Si des verbes comme 'vouloir', 'pouvoir' ou 'devoir' sont suivis d'un verbe (employé comme complément), celui-ci est à l'infinitif.


----------



## Maître Capello

D'une manière générale en français, si un verbe est immédiatement suivi d'un second, avec éventuellement des pronoms ou des négations intercalaires, ce second verbe se met toujours à l'infinitif (sauf dans des tournures littéraires exceptionnelles). Autrement dit, il n'y a guère que pour les temps composés des verbes – en particulier le passé composé et le plus-que-parfait – qu'un participe passé suit un auxiliaire conjugué, lequel est toujours _être_ ou _avoir_.

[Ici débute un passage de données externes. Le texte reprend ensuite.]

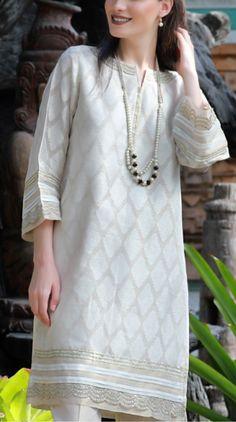 Pakistani Fashion Party Wear, Pakistani Formal Dresses, Pakistani Couture, Pakistani Dress Design, Pakistani Outfits, Indian Fashion, Stylish Dresses, Fashion Dresses, Casual Dresses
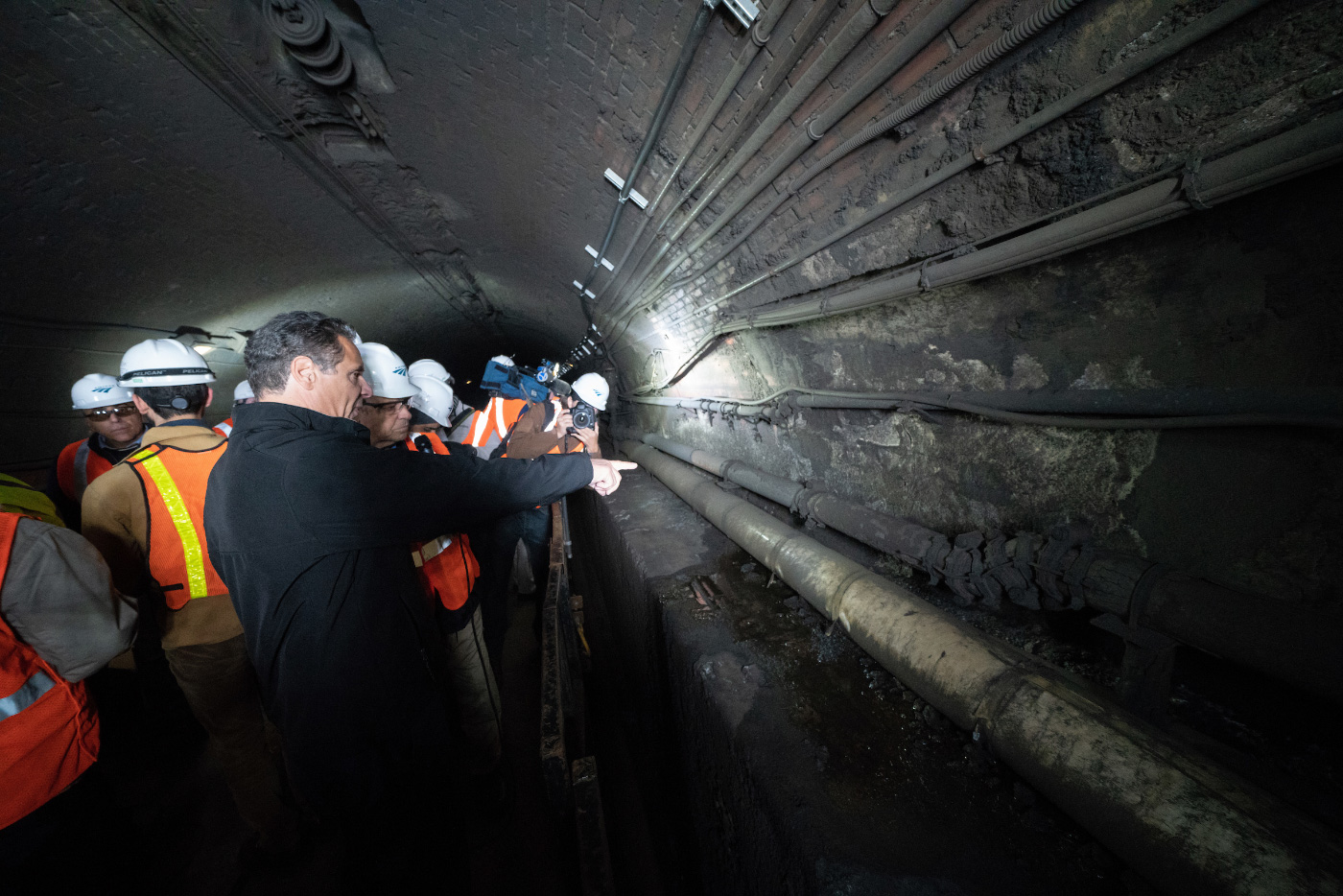 Photo of New York Governor Andrew Cuomo and people crowded in Gateway tunnel from NYC to NJ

Autrement dit, il n'est jamais possible d'avoir _vouloir m'aid__é_ , dans quelque contexte que ce soit.


----------



## Yendred

Merci Maître Capello, mais on peut trouver des contre exemples :
_Je me fais des soucis pour mon fils que j'aimerais *voir aidé *dans ses études._


----------



## Chocou

Merci à vous tous pour votre réponse. En effet, j'écris toujours "merci de bien vouloir m'aider" mais dans un autre forum j'ai voulu changer un peu la formule et j'ai écrit la chose suivante "Toutes mes sincère remerciements pour bien vouloir m'aider." et c'est alors qu'un intervenant me dit de rectifier ce que j'ai écrit en mentionnant ce que je devrait corriger, voici son message "*Toutes mes sincère remerciements pour bien vouloir m'aider(au passé) ". *En fin, j'ai un peu hésiter et c'est d'ailleurs pour cette raison que je me suis retourné vers vous.


----------



## Yendred

Chocou said:


> voici son message "*Toutes mes sincère remerciements pour bien vouloir m'aider(au passé) "*



Peut-être voulait-il indiquer cette tournure, puisque l'aide qu'on vous a apportée est passée :
_Tous __mes sincère_s remerciements pour *avoir bien voulu m'aider.*


----------



## OLN

"Tou*s *mes sincère*s* remerciements d'avoir bien voul*u* m'aider" :  c'est juste, il faut l'infinitif après _vouloir_.
Tu as un peu hésit*é*. **
______________________
Maître C. disait « en général ». _

Devoir, falloir, savoir, pouvoir, aller_, _venir_, _faire_ sont suivis de l'infinitif.
J'aurais dû vous écouter.
Il faut manger votre soupe.
Est-ce que tu sais jouer aux échecs ?
Je ne pourrai pas finir ce travail dans les temps.
Il est allé acheter du pain.
Elle est venue dîner chez nous.
J'ai fait réparer la voiture.


----------



## Yendred

OLN said:


> Maître C. disait « en général ».



Oui, mais il disait aussi "sauf dans des tournures littéraires exceptionnelles". Mon contre-exemple n'est pas particulièrement littéraire.


----------



## Chocou

En fait, l'aide n'étais pas encore faite et le message étais une demande d'aide. C'était une simple tournure que j'ai voulu faire pour dire la même chose, qui est "merci de bien vouloir m'aider".


----------



## Locape

Yendred said:


> _Je me fais des soucis pour mon fils que j'aimerais *voir aidé *dans ses études._


Mais est-ce qu'ici 'aidé' n'a-t-il pas valeur d'adjectif ? 'Je me fais du souci pour mon fils que j'aimerais voir chanceux/heureux dans ses études', parce qu'avec un autre verbe, il faut le mettre à l'infinitif,  comme '...mon fils que j'aimerais voir réussir dans ses études'.


----------



## Yendred

Locape said:


> Mais est-ce qu'ici 'aidé' n'a-t-il pas valeur d'adjectif ?



Bof... Autre exemple :
_Je me fais des soucis pour mon fils que je n'aimerais pas *voir mordu* par votre chien._

Difficile de dire que "_mordu_" a valeur d'adjectif...


----------



## Bezoard

Dans ce cas, on pourrait aussi utiliser la tournure avec l'infinitif : _Je me fais des soucis pour mon fils que je n'aimerais pas *voir mordre* par votre chien._
Je pense qu'un fil doit traiter de ces cas_ : La Bohême que j'ai entendue chantée à Milan. La Bohême que j'ai entendu chanter à Milan._


----------



## Maître Capello

Il ne faut toutefois pas perdre de vue que dans ces exemples l'infinitif est également possible. 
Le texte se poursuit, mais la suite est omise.